**Selected text**
%%
API Documentation

@variables begin
    [prior_1] ~ [UnivariateDistribution]
    [prior_2] ~ [UnivariateDistribution]
    calculation_3 = obs.[prior_1] + obs.[prior_2]
end

Planet([derived,] priors, [astrometry,], name=:symbol)

A planet (or substellar companion) part of a model. Must be constructed with a block of priors, and optionally additional derived parameters and/or sastrometry. name must be a symbol, e.g. :b.

System([derived,] priors, [images,] [propermotionanom,] planets..., name=:symbol)

Construct a model of a system. Must be constructed with a block of priors, and optionally additional derived parameters. You may provide ProperMotionAnomLikelihood() and/or Images() of the system. Finally, planet models are listed last. name must be a symbol e.g. :HD56441.

data = Table(
    (epoch = 5000, ra = -505.7637580573554, dec = -66.92982418533026, σ_ra = 10, σ_dec = 10, cor=0),
    (epoch = 5050, ra = -505.7637580573554, dec = -66.92982418533026, σ_ra = 10, σ_dec = 10, cor=0),
    (epoch = 5100, ra = -505.7637580573554, dec = -66.92982418533026, σ_ra = 10, σ_dec = 10, cor=0),
)
PlanetRelAstromLikelihood(data)

Represents a likelihood function of relative astometry between a host star and a secondary body. :epoch is a required column, in addition to either :ra, :dec, :σ_ra, :σ_dec or :pa, :sep, :σ_pa, :σ_sep. All units are in milliarcseconds or radians as appropriate.

In addition to the example above, any Tables.jl compatible source can be provided.

StarAbsoluteRVLikelihood(
    (;epoch=5000.0,  rv=−6.54, σ_rv=1.30),
    (;epoch=5050.1,  rv=−3.33, σ_rv=1.09),
    (;epoch=5100.2,  rv=7.90,  σ_rv=.11);
    
    name="inst name",
    variables=@variables begin
        offset ~ Normal(0, 100)           # RV zero-point (m/s)
%%
**Data excerpt**
%%
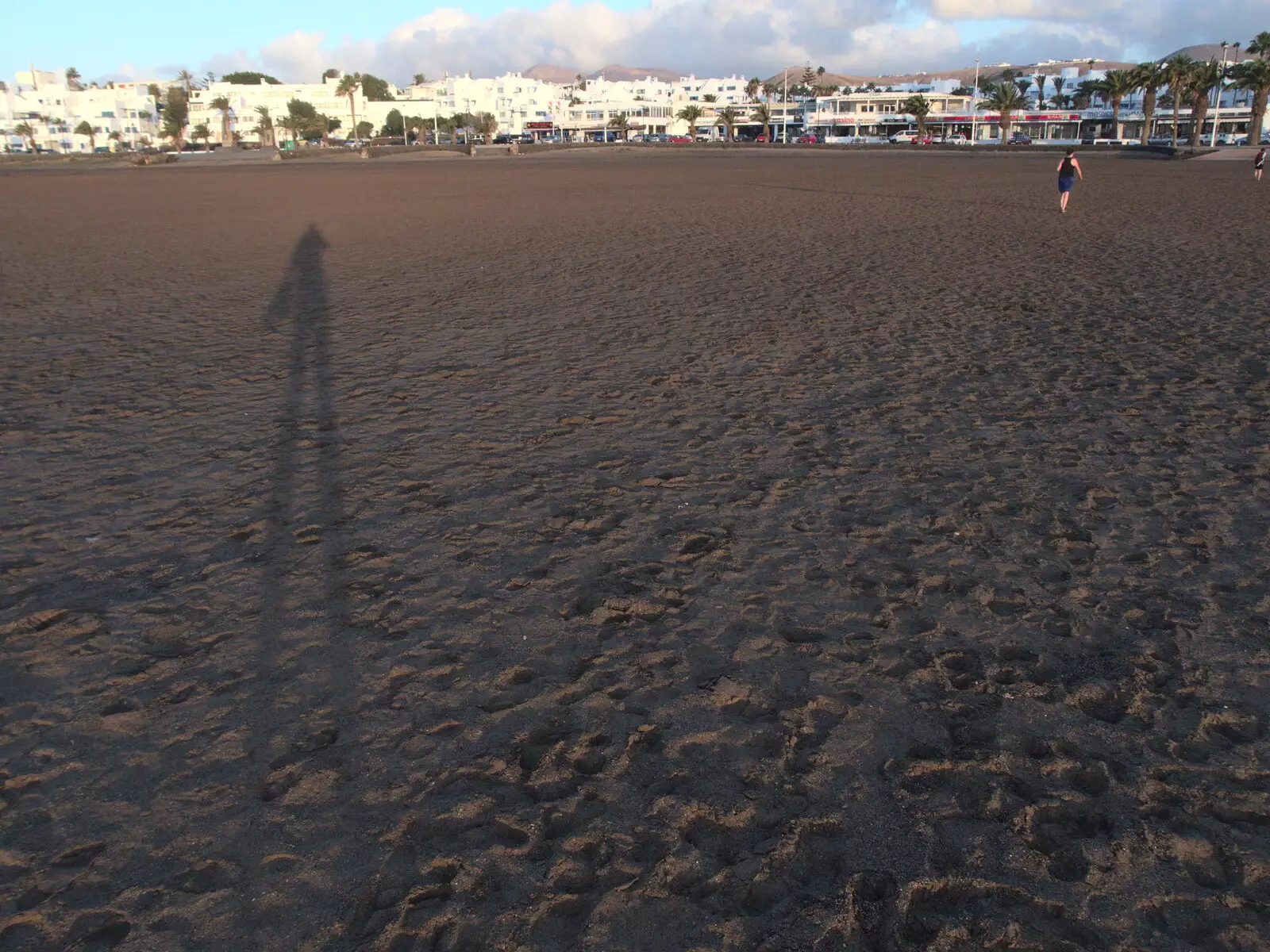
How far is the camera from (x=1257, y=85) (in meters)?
54.9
%%
**Task list**
(1) Print the API documentation starting with "API Documentation" and going on through "priors, [astrometry,], name=:symbol)".
(2) In the API documentation, which column is always required for PlanetRelAstromLikelihood?
The data is separate material, not part of the API documentation.

**Solutions by task**
(1)
API Documentation

@variables begin
    [prior_1] ~ [UnivariateDistribution]
    [prior_2] ~ [UnivariateDistribution]
    calculation_3 = obs.[prior_1] + obs.[prior_2]
end

Planet([derived,] priors, [astrometry,], name=:symbol)

(2) The :epoch column.